Задыхаясь, она с разбегу бухается на скамью и, нимало не стесняясь, отпивает несколько глотков пива из кружки, которую Хеллер успел уже наполнить.
— Ну и манеры у твоей дочки! Сущий извозчик! — возмущается Хеллер.
— Что стряслось, кузнечик? — с трудом подавляет улыбку Берлинг.

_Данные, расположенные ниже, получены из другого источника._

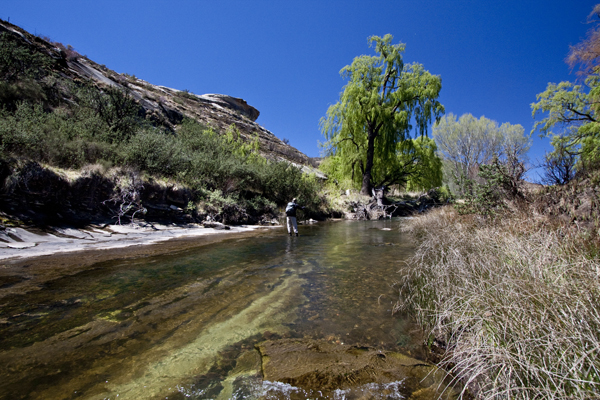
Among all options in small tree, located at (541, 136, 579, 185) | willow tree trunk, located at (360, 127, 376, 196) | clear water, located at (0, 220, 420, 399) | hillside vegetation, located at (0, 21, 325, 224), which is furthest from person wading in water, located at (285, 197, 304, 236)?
willow tree trunk, located at (360, 127, 376, 196)

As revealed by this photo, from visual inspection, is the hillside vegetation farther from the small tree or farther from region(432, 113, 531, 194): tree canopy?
region(432, 113, 531, 194): tree canopy

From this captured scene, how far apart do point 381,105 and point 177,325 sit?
65.7 feet

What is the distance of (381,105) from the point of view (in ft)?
62.7

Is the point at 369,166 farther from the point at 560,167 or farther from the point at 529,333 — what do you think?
the point at 529,333

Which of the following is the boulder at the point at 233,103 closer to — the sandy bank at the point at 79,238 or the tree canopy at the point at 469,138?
the tree canopy at the point at 469,138

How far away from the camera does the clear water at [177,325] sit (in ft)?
5.88

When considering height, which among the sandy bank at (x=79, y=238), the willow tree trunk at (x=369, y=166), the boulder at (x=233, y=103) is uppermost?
the boulder at (x=233, y=103)

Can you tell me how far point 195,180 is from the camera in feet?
39.8

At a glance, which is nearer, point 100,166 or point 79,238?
point 79,238

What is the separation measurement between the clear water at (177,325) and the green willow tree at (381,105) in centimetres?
1651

— Да ну вас с вашими манерами! — восклицает Нора. — Только что слышала потрясающую новость! В устье реки вошел торговый пароход. Через несколько часов он будет в Криспорте.
— Вот-вот! — трахает кулаком по столу Хеллер. — Получай! Борк еще не успел явиться, а забастовка уже срывается! Этот стервец найдет штрейкбрехеров!
— Весь город только и говорит об этом, — торопливо поддакивает Кнут. — А есть, которые болтают, будто это русские.
— Чего суешь нос не в свое дело, — вскидывается на него Нора, не желающая уступать первенства. — Пароход называется «Советская Латвия»!
— Советская?! Тем хуже! Видали, даже ваши Советы используют штрейкбрехеров! Узнаю руку Борка. — И пораженный Хеллер продолжает: — Одновременно два удара. В нокауте сразу и забастовка и наши левые, которые готовы костьми лечь за эти Советы… Ну, Берлинг, что ты теперь скажешь про свою красную помощь?